We can supply both negative and positive earth versions also available with the tachometer drive.


Two tests here.

  1. Test the point contacts first. Disconnect the battery GROUND cable. Using an ohm meter, test reading between terminals A & D (terminals electrically on opposite sides of the points) and you should have nothing as cutout points should be open. Now manually close the points by pushing on them (OK to do with battery disconnected). Good points should read near zero ohms. If not, try making connections closer to the actual points to narrow down where the resistance is. If you do not have a ohm meter connect a test lamp between D and the battery terminal you took the ground strap off. Lamp should not light with points open and should be bright when points are closed. Any excess ohms or dimness in bulb will indicate point corrosion or other problems.
  2. Next you need to test the coils. Reconnect battery and start the engine and idle. With volt meter between terminals D & E you should be getting 6-12 volts (lower at a low idle and higher at a high idle). Rev engine up to1500 RPM and you should get 13.2-15 plus volts (depending on state of battery charge (lower if battery is fully charged and higher if battery is low). Do the same test at terminals A & E. A is tied directly to the battery so you should never go below battery voltage. Once dynamo matches battery and points close then reading at A will go up from battery voltage and increase with dynamo output. If this is not the case then there may be a dynamo problem or a regulator problem.

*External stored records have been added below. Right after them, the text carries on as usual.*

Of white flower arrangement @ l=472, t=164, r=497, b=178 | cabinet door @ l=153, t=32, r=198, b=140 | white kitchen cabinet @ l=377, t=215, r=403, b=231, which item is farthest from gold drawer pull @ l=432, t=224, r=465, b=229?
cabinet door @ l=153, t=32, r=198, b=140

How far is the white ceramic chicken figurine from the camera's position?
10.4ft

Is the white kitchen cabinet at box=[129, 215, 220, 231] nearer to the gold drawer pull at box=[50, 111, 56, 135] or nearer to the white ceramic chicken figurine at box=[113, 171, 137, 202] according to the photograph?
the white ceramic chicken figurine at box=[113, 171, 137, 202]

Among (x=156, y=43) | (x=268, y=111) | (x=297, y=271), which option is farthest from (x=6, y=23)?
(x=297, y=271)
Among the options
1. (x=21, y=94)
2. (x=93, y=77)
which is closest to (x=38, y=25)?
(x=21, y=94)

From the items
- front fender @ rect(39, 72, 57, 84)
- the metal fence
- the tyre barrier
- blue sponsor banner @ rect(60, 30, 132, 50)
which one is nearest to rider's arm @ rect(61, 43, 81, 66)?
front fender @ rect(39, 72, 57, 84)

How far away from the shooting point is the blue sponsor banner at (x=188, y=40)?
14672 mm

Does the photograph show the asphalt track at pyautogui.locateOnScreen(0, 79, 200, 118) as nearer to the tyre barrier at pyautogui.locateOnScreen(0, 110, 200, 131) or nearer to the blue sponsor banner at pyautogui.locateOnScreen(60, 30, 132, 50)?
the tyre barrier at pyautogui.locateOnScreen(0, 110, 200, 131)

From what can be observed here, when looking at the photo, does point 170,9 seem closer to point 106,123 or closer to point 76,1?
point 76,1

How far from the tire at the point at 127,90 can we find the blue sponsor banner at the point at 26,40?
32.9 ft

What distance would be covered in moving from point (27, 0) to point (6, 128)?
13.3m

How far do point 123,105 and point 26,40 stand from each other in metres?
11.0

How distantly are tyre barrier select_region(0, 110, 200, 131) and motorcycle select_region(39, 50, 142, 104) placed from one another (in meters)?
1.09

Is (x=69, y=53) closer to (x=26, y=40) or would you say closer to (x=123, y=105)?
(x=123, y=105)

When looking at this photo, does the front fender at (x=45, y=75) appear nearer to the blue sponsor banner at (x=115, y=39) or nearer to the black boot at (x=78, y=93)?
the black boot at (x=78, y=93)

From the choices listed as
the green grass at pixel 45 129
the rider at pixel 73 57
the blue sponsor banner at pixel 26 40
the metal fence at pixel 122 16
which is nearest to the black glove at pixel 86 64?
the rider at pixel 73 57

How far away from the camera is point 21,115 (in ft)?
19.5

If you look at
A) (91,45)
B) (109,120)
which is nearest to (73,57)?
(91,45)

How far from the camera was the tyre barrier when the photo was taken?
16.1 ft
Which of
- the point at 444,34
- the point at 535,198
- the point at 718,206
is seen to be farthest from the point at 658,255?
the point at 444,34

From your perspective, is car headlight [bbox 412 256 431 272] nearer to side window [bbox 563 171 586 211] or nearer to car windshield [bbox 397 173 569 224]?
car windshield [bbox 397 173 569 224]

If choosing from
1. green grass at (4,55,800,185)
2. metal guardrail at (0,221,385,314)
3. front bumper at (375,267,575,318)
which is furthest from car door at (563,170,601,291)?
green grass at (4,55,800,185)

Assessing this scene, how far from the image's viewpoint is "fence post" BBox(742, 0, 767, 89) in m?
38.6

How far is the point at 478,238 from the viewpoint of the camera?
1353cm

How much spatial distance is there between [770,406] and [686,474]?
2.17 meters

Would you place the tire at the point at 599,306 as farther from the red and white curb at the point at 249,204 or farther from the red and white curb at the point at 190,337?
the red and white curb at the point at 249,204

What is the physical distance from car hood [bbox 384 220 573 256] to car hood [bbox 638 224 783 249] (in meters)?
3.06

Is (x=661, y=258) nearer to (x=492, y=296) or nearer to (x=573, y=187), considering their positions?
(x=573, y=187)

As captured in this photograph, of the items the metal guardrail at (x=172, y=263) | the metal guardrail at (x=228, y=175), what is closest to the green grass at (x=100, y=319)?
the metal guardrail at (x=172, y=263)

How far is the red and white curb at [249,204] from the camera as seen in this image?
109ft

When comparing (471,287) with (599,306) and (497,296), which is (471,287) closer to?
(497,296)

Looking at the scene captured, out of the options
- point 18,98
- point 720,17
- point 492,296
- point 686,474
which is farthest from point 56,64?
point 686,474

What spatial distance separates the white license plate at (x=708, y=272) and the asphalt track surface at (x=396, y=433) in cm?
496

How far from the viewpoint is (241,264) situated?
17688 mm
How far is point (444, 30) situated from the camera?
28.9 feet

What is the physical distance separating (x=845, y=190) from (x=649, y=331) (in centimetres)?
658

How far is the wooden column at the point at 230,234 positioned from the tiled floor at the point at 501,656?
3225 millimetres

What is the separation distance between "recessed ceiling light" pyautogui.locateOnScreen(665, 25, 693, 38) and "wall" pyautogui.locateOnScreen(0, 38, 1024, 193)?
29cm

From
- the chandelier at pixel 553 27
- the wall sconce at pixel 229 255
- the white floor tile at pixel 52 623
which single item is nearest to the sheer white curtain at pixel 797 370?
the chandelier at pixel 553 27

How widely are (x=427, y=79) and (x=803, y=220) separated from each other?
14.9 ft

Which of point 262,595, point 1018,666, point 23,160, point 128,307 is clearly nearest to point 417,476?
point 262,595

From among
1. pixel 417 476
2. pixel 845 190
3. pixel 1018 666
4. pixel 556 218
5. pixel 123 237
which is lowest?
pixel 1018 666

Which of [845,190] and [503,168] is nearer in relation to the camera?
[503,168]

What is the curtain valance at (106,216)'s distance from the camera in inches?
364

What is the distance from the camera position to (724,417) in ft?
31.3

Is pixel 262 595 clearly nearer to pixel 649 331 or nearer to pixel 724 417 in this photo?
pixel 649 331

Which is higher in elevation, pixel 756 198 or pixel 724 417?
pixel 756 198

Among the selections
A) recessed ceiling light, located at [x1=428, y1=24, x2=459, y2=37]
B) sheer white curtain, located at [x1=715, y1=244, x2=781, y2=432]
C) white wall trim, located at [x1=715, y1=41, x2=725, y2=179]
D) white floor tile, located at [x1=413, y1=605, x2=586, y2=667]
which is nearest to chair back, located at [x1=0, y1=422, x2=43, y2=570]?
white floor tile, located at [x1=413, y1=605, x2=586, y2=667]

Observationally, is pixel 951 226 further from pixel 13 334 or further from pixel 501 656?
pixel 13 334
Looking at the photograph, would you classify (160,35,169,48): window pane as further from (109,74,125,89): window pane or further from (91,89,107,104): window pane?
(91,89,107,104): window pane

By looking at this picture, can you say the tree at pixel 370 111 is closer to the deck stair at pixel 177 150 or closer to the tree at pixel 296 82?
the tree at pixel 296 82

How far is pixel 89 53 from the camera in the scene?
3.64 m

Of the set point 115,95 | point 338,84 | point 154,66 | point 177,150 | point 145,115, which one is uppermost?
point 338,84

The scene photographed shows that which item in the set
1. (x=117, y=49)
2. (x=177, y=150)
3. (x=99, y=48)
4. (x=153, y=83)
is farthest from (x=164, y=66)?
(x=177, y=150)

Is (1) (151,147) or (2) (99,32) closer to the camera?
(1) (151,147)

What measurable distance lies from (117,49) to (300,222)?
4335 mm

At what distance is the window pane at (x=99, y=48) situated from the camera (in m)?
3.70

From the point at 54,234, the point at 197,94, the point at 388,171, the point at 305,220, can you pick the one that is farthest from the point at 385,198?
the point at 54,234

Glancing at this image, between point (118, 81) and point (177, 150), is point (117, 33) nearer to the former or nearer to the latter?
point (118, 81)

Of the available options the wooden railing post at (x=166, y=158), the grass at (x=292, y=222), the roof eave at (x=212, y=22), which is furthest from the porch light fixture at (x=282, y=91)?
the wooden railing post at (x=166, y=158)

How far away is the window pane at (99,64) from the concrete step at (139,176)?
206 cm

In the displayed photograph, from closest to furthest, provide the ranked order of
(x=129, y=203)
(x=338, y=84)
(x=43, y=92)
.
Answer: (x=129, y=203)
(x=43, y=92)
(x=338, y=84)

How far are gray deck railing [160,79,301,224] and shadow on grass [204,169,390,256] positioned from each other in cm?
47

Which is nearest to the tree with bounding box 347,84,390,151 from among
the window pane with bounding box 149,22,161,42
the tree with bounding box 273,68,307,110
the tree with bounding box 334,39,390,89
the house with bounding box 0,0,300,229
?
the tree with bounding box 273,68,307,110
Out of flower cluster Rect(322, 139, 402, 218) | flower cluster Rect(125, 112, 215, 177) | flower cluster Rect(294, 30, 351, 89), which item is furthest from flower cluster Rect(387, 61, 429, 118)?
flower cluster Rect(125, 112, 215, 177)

Again there are two tests. To test the actual points you need to disconnect the wire leading to the F terminal. Then put an ohm meter between the terminals F & E. You should get near zero ohms with good points. If it is higher try connections as close to the points a possible to narrow down where the resistance is. Now open the points. It should increase to around 60 ohms as a resistor takes over the circuit.

To test the coils connect a volt meter between F & E and set the engine at idle. At idle you should be seeing the same voltage as at the D & E terminals (probably 6-12 volts). Increase the speed of the engine and voltage between F & E will rise as the dynamo feeds the battery. Increasing the RPMs further, you will see the voltage peek and then start to decline. At about 2500 RPM you may only be seeing 8 or less volts. What should be occurring is the regulator is regulating the dynamo field windings to prevent it from destroying itself. Dynamo output is related to how much voltage is being fed to the dynamo field windings and how fast it is spinning.

Put the same voltage to a slow spinning dynamo and a fast spinning one and you will get much greater output at the faster RPMs. So to keep control, and prevent dynamo burnout, the regulator senses output and drops voltage to save the dynamo at speed.

If voltage does not follow the above pattern then the regulator needs adjustment or you have a defective dynamo.